What you should do
Report every line of the entries that contains the word "United".

____

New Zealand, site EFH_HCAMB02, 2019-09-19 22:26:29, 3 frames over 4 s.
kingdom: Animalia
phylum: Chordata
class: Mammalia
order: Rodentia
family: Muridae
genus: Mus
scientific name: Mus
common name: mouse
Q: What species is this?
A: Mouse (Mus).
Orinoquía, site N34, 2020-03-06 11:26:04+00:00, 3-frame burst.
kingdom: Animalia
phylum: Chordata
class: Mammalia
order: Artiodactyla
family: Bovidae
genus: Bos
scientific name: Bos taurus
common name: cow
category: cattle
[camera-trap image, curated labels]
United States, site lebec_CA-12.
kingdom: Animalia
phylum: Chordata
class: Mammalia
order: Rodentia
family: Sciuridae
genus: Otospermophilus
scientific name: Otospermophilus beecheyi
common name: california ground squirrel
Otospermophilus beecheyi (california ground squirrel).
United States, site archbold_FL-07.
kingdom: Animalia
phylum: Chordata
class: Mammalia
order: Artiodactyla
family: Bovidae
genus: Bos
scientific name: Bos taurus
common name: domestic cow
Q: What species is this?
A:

____

Answer to this exercise
United States, site lebec_CA-12.
United States, site archbold_FL-07.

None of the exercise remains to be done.